Task to complete: Each entry in the listing must be set down again word for word.

Exercise materials:
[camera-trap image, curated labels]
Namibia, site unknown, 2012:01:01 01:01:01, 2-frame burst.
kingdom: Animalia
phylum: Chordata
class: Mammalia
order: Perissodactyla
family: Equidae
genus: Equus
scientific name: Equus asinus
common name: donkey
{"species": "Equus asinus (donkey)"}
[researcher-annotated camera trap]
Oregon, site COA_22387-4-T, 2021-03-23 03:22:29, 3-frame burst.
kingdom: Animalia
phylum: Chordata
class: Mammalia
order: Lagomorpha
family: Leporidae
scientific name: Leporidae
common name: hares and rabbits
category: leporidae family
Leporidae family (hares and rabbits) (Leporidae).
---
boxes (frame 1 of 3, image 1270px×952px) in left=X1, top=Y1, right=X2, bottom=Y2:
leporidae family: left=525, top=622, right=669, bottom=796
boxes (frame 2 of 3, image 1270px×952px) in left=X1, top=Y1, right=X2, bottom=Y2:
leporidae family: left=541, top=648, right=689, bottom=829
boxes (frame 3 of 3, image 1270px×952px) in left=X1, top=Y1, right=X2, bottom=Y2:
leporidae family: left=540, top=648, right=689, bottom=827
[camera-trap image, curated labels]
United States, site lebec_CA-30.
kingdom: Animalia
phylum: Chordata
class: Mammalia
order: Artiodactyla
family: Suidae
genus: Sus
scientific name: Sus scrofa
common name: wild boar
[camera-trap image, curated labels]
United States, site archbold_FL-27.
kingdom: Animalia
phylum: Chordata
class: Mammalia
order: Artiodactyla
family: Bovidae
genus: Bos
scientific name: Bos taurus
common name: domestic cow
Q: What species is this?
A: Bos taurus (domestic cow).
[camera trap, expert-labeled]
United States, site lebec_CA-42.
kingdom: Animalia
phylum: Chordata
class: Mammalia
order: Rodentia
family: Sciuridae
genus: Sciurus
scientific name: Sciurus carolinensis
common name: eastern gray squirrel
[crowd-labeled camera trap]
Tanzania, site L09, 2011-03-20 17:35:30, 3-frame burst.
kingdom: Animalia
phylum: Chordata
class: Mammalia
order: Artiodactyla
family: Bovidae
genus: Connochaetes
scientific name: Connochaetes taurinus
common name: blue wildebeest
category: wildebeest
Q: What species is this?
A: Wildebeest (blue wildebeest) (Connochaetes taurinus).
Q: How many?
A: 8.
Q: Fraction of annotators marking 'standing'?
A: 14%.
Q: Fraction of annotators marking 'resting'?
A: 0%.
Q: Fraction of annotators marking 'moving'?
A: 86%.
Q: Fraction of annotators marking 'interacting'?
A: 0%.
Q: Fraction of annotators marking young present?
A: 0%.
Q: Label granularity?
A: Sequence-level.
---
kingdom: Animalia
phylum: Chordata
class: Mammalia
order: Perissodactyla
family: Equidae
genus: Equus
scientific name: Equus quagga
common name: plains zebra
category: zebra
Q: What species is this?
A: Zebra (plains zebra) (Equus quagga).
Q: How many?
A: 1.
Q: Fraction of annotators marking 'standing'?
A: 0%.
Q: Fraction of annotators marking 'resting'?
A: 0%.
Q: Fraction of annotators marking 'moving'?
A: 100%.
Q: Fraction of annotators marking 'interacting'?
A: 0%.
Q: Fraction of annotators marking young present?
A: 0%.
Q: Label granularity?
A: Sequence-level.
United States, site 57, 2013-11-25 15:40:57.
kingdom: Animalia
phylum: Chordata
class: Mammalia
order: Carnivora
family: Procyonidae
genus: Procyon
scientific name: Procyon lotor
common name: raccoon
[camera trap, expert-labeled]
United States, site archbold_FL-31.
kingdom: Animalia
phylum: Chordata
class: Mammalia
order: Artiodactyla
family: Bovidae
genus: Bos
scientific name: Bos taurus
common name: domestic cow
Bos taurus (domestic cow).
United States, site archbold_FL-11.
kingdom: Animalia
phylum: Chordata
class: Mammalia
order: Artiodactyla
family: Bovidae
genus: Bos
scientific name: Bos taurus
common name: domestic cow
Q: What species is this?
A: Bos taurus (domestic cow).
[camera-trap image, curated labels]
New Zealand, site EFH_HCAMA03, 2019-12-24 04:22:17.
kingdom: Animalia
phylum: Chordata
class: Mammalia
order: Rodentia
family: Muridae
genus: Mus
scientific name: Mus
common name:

Answer section:
[camera-trap image, curated labels]
Namibia, site unknown, 2012:01:01 01:01:01, 2-frame burst.
kingdom: Animalia
phylum: Chordata
class: Mammalia
order: Perissodactyla
family: Equidae
genus: Equus
scientific name: Equus asinus
common name: donkey
{"species": "Equus asinus (donkey)"}
[researcher-annotated camera trap]
Oregon, site COA_22387-4-T, 2021-03-23 03:22:29, 3-frame burst.
kingdom: Animalia
phylum: Chordata
class: Mammalia
order: Lagomorpha
family: Leporidae
scientific name: Leporidae
common name: hares and rabbits
category: leporidae family
Leporidae family (hares and rabbits) (Leporidae).
---
boxes (frame 1 of 3, image 1270px×952px) in left=X1, top=Y1, right=X2, bottom=Y2:
leporidae family: left=525, top=622, right=669, bottom=796
boxes (frame 2 of 3, image 1270px×952px) in left=X1, top=Y1, right=X2, bottom=Y2:
leporidae family: left=541, top=648, right=689, bottom=829
boxes (frame 3 of 3, image 1270px×952px) in left=X1, top=Y1, right=X2, bottom=Y2:
leporidae family: left=540, top=648, right=689, bottom=827
[camera-trap image, curated labels]
United States, site lebec_CA-30.
kingdom: Animalia
phylum: Chordata
class: Mammalia
order: Artiodactyla
family: Suidae
genus: Sus
scientific name: Sus scrofa
common name: wild boar
[camera-trap image, curated labels]
United States, site archbold_FL-27.
kingdom: Animalia
phylum: Chordata
class: Mammalia
order: Artiodactyla
family: Bovidae
genus: Bos
scientific name: Bos taurus
common name: domestic cow
Q: What species is this?
A: Bos taurus (domestic cow).
[camera trap, expert-labeled]
United States, site lebec_CA-42.
kingdom: Animalia
phylum: Chordata
class: Mammalia
order: Rodentia
family: Sciuridae
genus: Sciurus
scientific name: Sciurus carolinensis
common name: eastern gray squirrel
[crowd-labeled camera trap]
Tanzania, site L09, 2011-03-20 17:35:30, 3-frame burst.
kingdom: Animalia
phylum: Chordata
class: Mammalia
order: Artiodactyla
family: Bovidae
genus: Connochaetes
scientific name: Connochaetes taurinus
common name: blue wildebeest
category: wildebeest
Q: What species is this?
A: Wildebeest (blue wildebeest) (Connochaetes taurinus).
Q: How many?
A: 8.
Q: Fraction of annotators marking 'standing'?
A: 14%.
Q: Fraction of annotators marking 'resting'?
A: 0%.
Q: Fraction of annotators marking 'moving'?
A: 86%.
Q: Fraction of annotators marking 'interacting'?
A: 0%.
Q: Fraction of annotators marking young present?
A: 0%.
Q: Label granularity?
A: Sequence-level.
---
kingdom: Animalia
phylum: Chordata
class: Mammalia
order: Perissodactyla
family: Equidae
genus: Equus
scientific name: Equus quagga
common name: plains zebra
category: zebra
Q: What species is this?
A: Zebra (plains zebra) (Equus quagga).
Q: How many?
A: 1.
Q: Fraction of annotators marking 'standing'?
A: 0%.
Q: Fraction of annotators marking 'resting'?
A: 0%.
Q: Fraction of annotators marking 'moving'?
A: 100%.
Q: Fraction of annotators marking 'interacting'?
A: 0%.
Q: Fraction of annotators marking young present?
A: 0%.
Q: Label granularity?
A: Sequence-level.
United States, site 57, 2013-11-25 15:40:57.
kingdom: Animalia
phylum: Chordata
class: Mammalia
order: Carnivora
family: Procyonidae
genus: Procyon
scientific name: Procyon lotor
common name: raccoon
[camera trap, expert-labeled]
United States, site archbold_FL-31.
kingdom: Animalia
phylum: Chordata
class: Mammalia
order: Artiodactyla
family: Bovidae
genus: Bos
scientific name: Bos taurus
common name: domestic cow
Bos taurus (domestic cow).
United States, site archbold_FL-11.
kingdom: Animalia
phylum: Chordata
class: Mammalia
order: Artiodactyla
family: Bovidae
genus: Bos
scientific name: Bos taurus
common name: domestic cow
Q: What species is this?
A: Bos taurus (domestic cow).
[camera-trap image, curated labels]
New Zealand, site EFH_HCAMA03, 2019-12-24 04:22:17.
kingdom: Animalia
phylum: Chordata
class: Mammalia
order: Rodentia
family: Muridae
genus: Mus
scientific name: Mus
common name:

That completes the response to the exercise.